Let me see you at seven o'clock to-morrow morning, at the Postern Spring, Tower Hill, be sure.

Joshua Cornwall.

Upon this Cornwall was immediately taken up and Girst readily offered himself an evidence. In a few days after, sessions coming on, Joshua Cornwall and Thomas Rivers were indicted for burglariously breaking the house of Nicholas Fenwick, Esq., and taking thence divers pieces of plate, to the value of eighty-five pounds nineteen shillings, holland shirts to the value of twenty pounds, and other goods of the said Mr. Fenwick, on the 8th day of September, 1730. This indictment being fully proved, the jury found Thomas Rivers guilty thereof. But being dubious whether Joshua Cornwall, as a servant within the house of Mr. Fenwick, could be properly convicted of burglariously breaking into his said master's house, they found their verdict as to him special; which the judges having considered, they were unanimously of opinion that the crime was in its nature a burglary. Whereupon, at the following sessions at the Old Bailey, the criminal was brought to the bar, and being acquainted with their lordships' opinion, received sentence of death.
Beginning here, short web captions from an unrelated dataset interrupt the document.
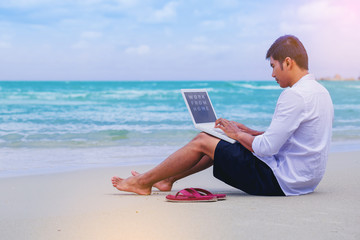 Happiness Handsome man with a shirt working with laptop sitting on the beach beside the sea. Working from home concept
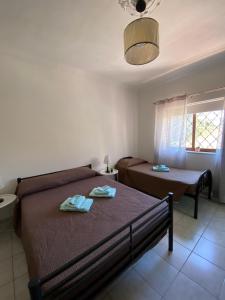 a bedroom with two beds and a window at St Julians Mansion Rooms in St. Julianʼs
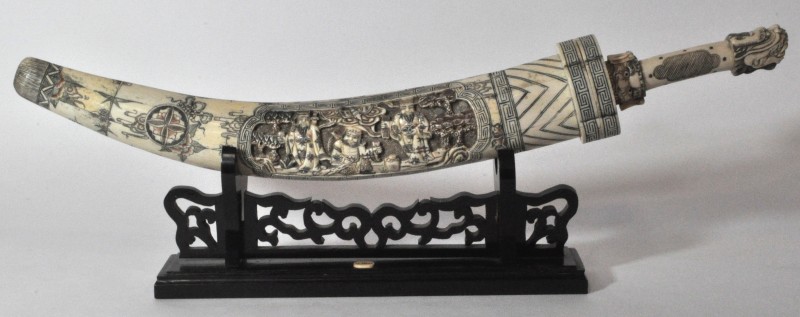 Een mes in schede van gesculpteerd en deels gepolychromeerd been. Chinees werk op houten staander.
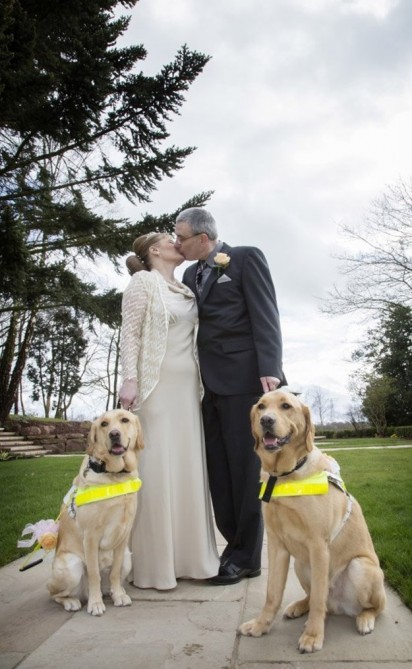 Momento em que o casal se beija carinhosamente junto dos seus fiéis cachorros. (Foto:The Guide Dogs For the Blind Association)
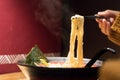 Noodle ramen on chopstick hold on women hand, food and drink concept with copy space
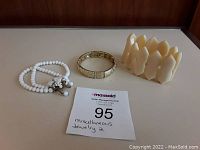 Set of 3 bracelets displayed on white surface with auction card: vintage white milk glass bead bracelet, natural organic material cuff, signed Lia Sophia stretch bangle.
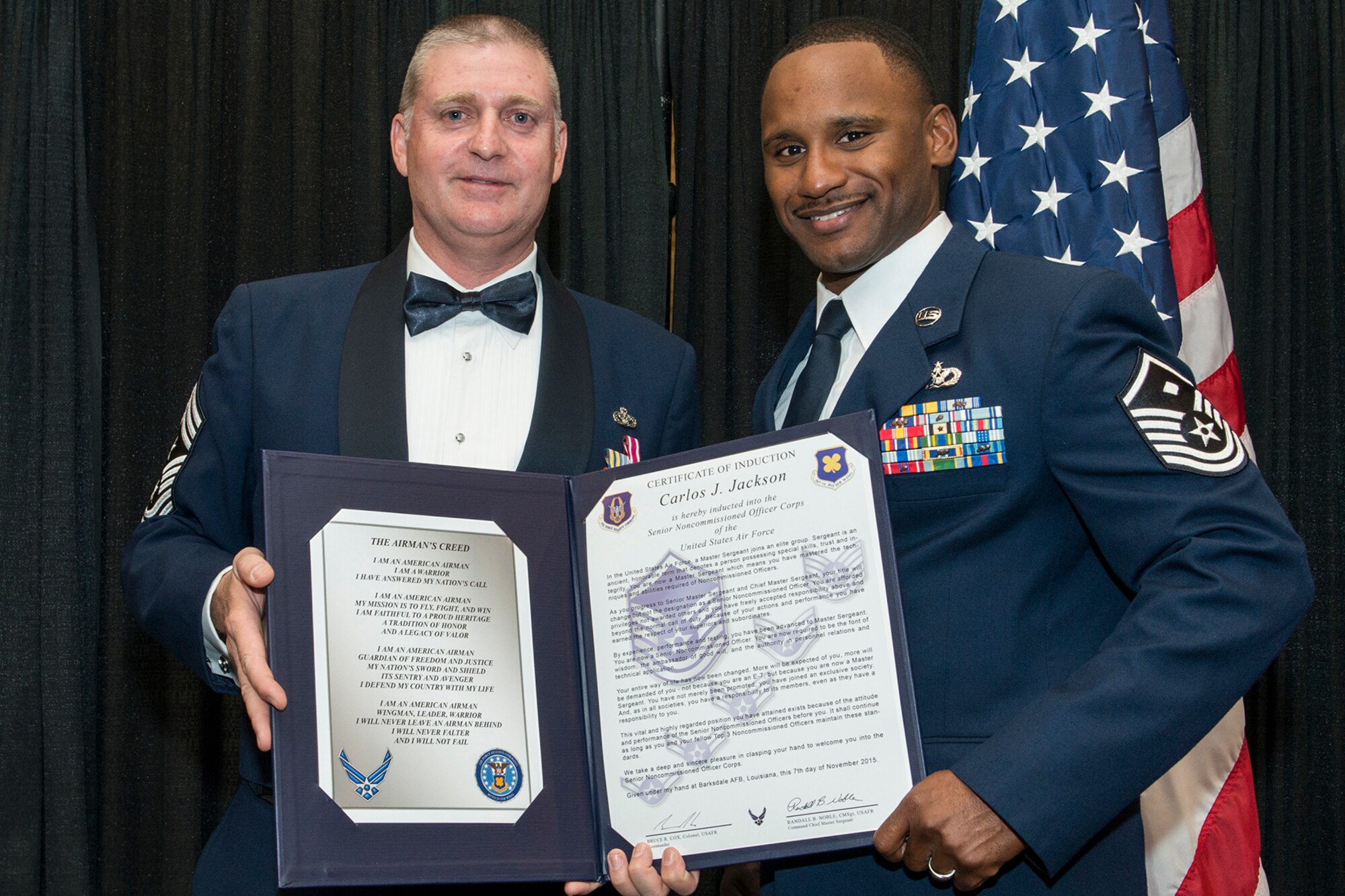 U.S. Air Force Master Sgt. Carlos Jackson is presented the Certificate of Induction during a ceremony on Nov. 7, 2015, Shreveport, La. The 307th Bomb Wing Senior Noncommissioned Officer Induction Ceremony is an annual event held to recognize Airmen who were recently promoted to the rank of Master Sergeant. (U.S. Air Force photo by Master Sgt. Greg Steele/Released)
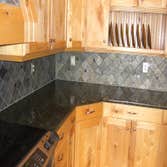 Project photos from Solid Surface Creations - DCI Stone Back Splash with Hood Stone Insert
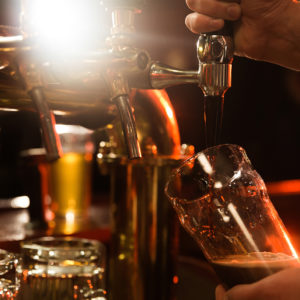 Close up of a bartender pouring beer while standing at the bar counter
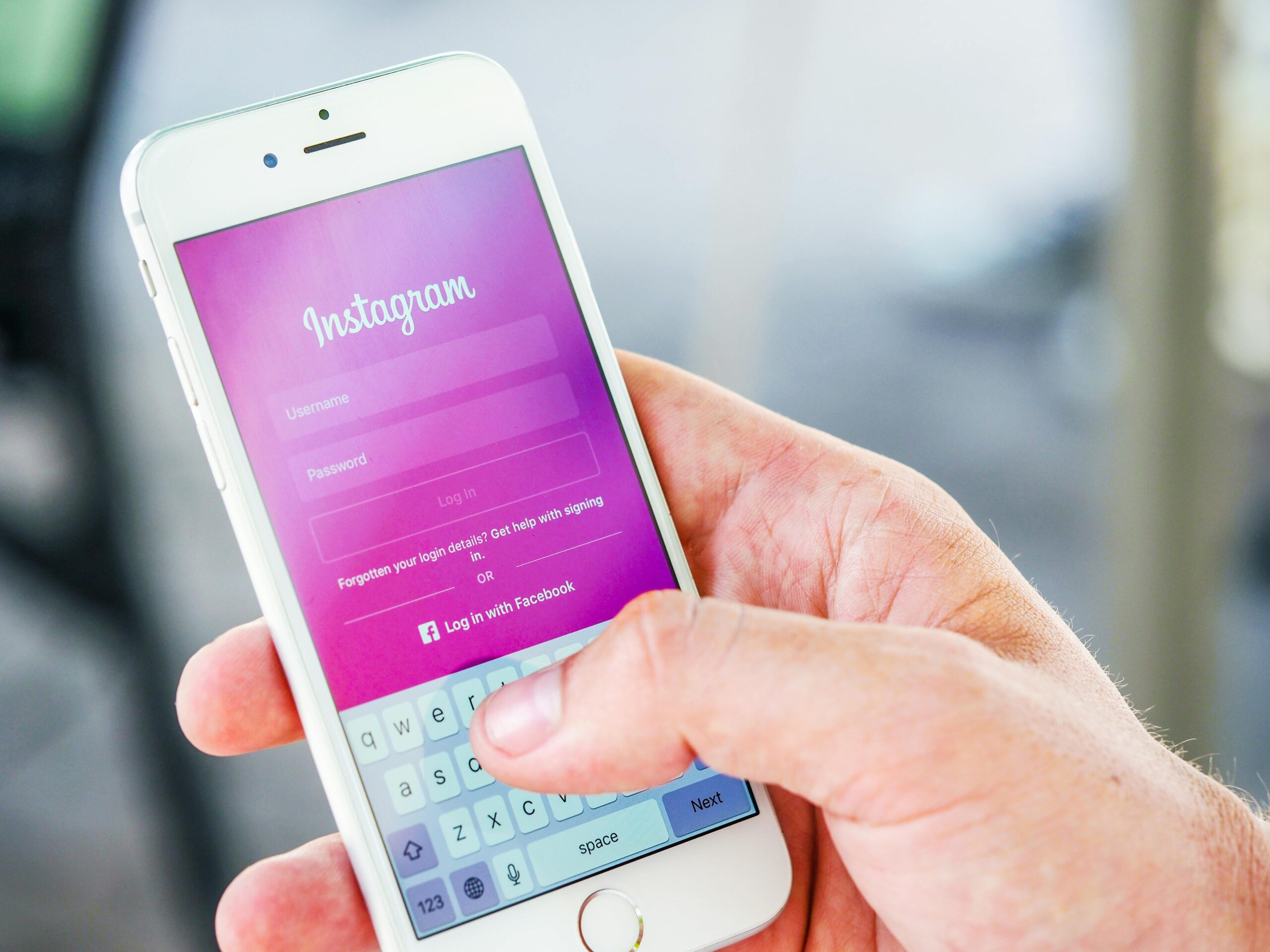 instagram login screen on a white phone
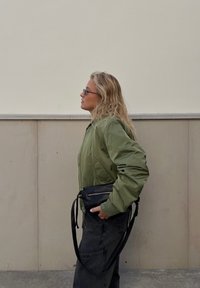 Olive green bomber jacket with a smooth finish, black zippered bag, and loose dark trousers, all set against a neutral wall backdrop.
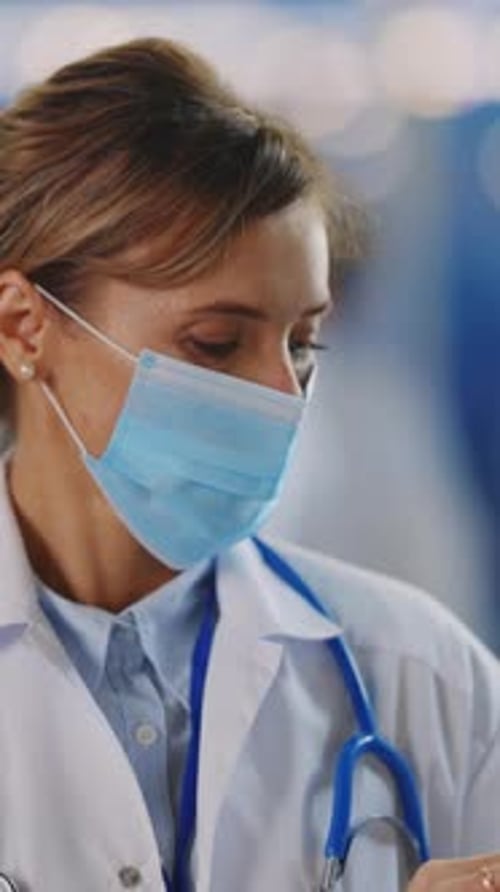 Woman Doctor with Face Mask and Stethoscope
Under conviction, he behaved himself with great penitence, said he had not been guilty of many of those atrocious crimes commonly practised by such as come to that fatal end whither his folly had led him. At the place of execution he, with great fervency, justified the character of a young woman who had lived fellow-servant with him at Mr. Fenwick's. He declared, as he was a dying man, that she was not in the least privy to the injury done her master, and that he had no other than an acquaintance with her, without either having, or attempting any criminal conversation with her. Having done this justice, he seemed to die with much composure, in the twenty-second year of his age, on the 23rd of December, 1730.